◆ THE RECORDS ◆

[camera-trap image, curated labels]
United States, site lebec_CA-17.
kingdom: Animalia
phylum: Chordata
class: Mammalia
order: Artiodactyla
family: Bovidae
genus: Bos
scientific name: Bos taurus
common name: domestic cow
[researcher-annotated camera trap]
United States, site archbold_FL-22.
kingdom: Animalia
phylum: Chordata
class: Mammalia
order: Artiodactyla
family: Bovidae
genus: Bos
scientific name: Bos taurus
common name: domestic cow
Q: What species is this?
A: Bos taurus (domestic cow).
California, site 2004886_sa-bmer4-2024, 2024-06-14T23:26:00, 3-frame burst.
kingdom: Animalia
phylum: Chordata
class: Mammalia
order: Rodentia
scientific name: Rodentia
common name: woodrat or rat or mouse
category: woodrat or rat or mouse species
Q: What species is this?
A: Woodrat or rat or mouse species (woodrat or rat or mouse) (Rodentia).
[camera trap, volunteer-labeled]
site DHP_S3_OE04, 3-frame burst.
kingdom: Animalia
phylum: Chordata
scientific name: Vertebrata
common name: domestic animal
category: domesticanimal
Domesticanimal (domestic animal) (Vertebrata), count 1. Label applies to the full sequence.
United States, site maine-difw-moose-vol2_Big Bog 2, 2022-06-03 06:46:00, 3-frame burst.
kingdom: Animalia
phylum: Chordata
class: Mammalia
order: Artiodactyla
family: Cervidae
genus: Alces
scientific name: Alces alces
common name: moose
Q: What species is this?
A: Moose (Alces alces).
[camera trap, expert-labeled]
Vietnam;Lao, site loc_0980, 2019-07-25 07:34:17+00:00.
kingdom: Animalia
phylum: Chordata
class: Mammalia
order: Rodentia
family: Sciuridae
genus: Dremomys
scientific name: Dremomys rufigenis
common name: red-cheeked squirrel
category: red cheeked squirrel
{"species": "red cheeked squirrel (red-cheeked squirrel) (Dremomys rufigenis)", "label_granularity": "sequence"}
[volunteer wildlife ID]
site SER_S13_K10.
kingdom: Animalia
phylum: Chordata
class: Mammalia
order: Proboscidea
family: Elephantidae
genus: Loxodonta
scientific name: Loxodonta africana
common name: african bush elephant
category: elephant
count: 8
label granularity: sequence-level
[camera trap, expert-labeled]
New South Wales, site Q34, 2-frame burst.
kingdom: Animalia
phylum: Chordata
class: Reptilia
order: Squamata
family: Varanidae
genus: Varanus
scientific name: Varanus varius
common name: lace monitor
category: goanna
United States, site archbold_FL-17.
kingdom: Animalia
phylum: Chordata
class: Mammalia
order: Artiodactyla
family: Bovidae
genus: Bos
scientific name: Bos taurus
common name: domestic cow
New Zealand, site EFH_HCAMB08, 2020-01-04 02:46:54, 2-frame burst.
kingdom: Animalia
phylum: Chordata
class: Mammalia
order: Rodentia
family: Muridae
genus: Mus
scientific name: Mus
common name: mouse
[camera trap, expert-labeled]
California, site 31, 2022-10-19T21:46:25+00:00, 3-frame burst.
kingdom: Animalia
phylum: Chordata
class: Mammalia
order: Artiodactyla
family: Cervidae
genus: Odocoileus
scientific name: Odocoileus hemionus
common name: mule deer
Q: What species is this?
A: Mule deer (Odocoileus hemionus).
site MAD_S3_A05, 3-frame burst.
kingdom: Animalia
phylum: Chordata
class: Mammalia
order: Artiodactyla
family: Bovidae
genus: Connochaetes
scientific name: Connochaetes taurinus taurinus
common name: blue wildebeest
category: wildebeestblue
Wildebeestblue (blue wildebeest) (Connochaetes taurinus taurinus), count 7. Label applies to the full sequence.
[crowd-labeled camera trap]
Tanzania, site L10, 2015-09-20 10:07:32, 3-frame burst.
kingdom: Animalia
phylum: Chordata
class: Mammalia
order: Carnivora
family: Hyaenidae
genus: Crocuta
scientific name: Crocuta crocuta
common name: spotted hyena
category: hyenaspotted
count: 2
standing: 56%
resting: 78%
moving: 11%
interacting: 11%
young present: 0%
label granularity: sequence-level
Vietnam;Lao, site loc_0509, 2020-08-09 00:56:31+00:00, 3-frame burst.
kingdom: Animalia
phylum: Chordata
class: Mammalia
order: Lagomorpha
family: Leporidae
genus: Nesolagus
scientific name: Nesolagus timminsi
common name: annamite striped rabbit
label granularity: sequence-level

◆ TRY IT ◆
Could you restate word for word the lines above from the one containing "category: red cheeked squirrel" through the one containing "family: Elephantidae", both included, and nothing else?

◆ RESULT OF THIS TASK ◆
category: red cheeked squirrel
{"species": "red cheeked squirrel (red-cheeked squirrel) (Dremomys rufigenis)", "label_granularity": "sequence"}
[volunteer wildlife ID]
site SER_S13_K10.
kingdom: Animalia
phylum: Chordata
class: Mammalia
order: Proboscidea
family: Elephantidae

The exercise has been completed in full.